JEREMY Irvine will make his West End debut in Sam Shepard’s Pulitzer and Obie prize-winning play Buried Child, which runs at Trafalgar Studios for a strictly limited season – from November 14, 2016 to February 18, 2017.

Irvine will be taking on the role of Vince, and starring alongside the previously announced Ed Harris and Amy Madigan, who will both be reprising their roles of Dodge and Halie respectively. Further casting will be announced in due course.

One of the most exciting young British actors of his generation, Jeremy Irvine was discovered by Steven Spielberg for the starring role in his epic war film War Horse in 2011. Irvine subsequently earned widespread critical acclaim for his role opposite Dakota Fanning in the independent film Now Is Good, leading critics to list him among Hollywood’s fastest-rising stars. Now Is Good was followed by Mike Newell’s Great Expectations in which he starred as Pip.

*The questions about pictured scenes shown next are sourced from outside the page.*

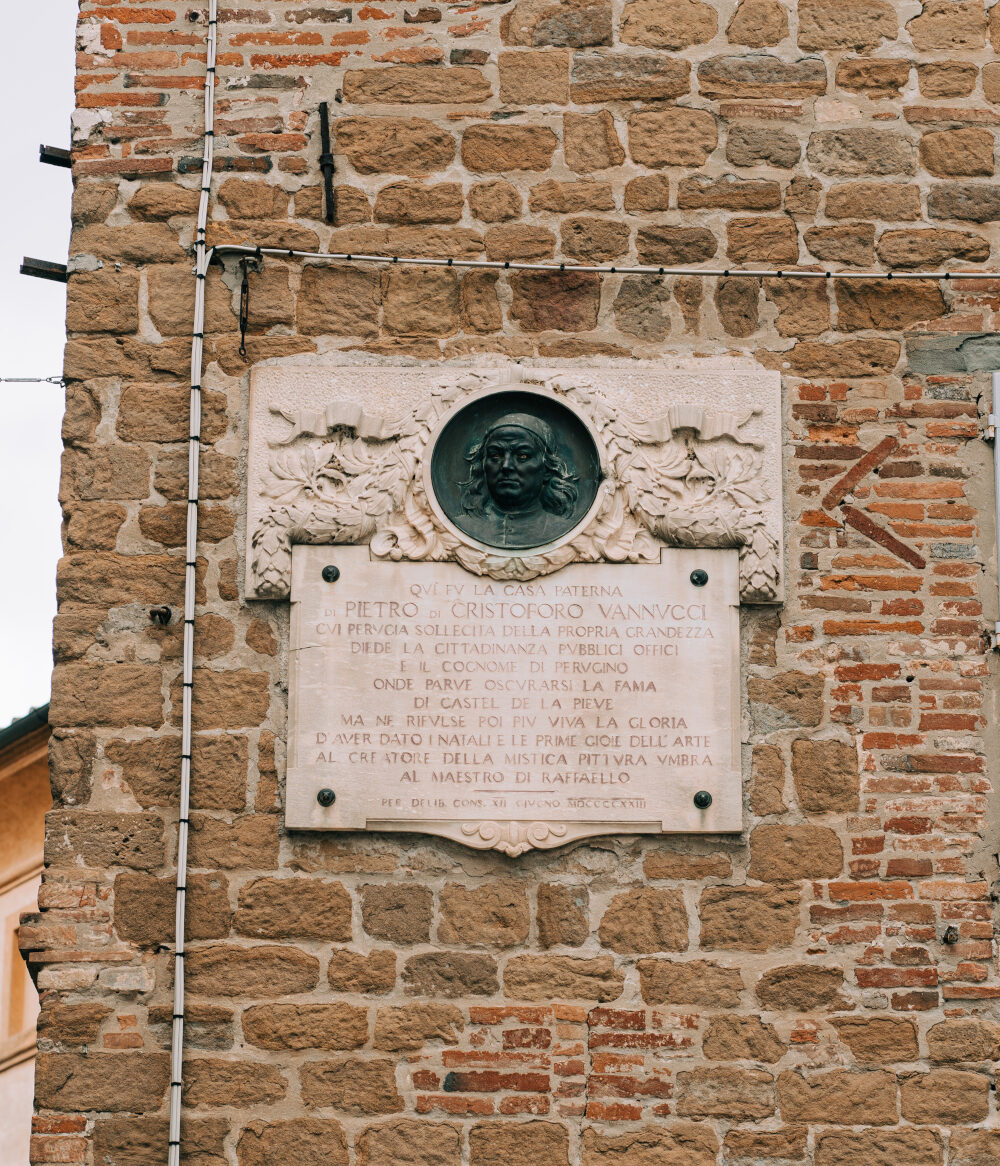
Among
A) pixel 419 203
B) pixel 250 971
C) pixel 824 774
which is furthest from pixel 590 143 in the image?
pixel 250 971

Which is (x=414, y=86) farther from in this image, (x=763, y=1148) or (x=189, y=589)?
(x=763, y=1148)

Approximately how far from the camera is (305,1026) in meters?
6.20

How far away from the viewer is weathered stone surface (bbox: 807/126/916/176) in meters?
7.03

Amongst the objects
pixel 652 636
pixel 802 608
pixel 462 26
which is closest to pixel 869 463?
pixel 802 608

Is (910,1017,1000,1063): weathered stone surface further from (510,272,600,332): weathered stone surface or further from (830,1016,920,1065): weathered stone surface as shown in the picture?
(510,272,600,332): weathered stone surface

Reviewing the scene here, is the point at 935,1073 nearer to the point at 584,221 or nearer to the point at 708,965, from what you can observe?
the point at 708,965

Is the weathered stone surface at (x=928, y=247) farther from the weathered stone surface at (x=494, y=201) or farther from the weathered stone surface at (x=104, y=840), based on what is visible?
the weathered stone surface at (x=104, y=840)

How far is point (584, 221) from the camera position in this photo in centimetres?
696

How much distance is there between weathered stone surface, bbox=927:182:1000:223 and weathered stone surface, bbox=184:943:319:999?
3448 millimetres

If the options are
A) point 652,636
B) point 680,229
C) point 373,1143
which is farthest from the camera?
point 680,229

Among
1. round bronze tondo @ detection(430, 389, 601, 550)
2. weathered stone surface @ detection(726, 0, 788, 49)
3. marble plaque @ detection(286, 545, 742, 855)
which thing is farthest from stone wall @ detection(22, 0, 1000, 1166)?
round bronze tondo @ detection(430, 389, 601, 550)

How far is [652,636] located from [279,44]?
8.50 feet

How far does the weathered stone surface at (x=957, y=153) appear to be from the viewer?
704 cm

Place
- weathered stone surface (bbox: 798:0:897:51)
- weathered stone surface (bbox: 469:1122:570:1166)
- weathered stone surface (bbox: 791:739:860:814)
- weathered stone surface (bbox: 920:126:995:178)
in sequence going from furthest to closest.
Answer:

In 2013, Irvine gained a reputation as a method actor after he dropped more than 25 pounds and performed his own torture scene stunts in the film adaptation of The Railway Man. Since then, he has starred in Stonewall, A Night in Old Mexico, The World Made Straight, Woman in Black 2: Angel of Death, Bad Education: The Movie and Beyond the Reach, in which he stars alongside Michael Douglas.

Irvine’s forthcoming films include Fallen (based on the bestselling book Billionaire Boys Club) alongside Taron Egerton, Kevin Spacey and Suki Waterhouse, and This Beautiful Fantastic, alongside Jessica Brown Findlay, Andrew Scott and Tom Wilkinson.

Buried Child finds Dodge and Halie barely hanging on to their farmland and their sanity while looking after their two wayward grown sons. When their grandson Vince arrives with his girlfriend, no one seems to recognize him, and confusion abounds. As Vince tries to make sense of the chaos, the rest of the family dances around a deep, dark secret.

Described as a wildly poetic and cuttingly funny take on the American family drama, Buried Child gleefully pulls apart the threadbare deluded visions of our families and our homes.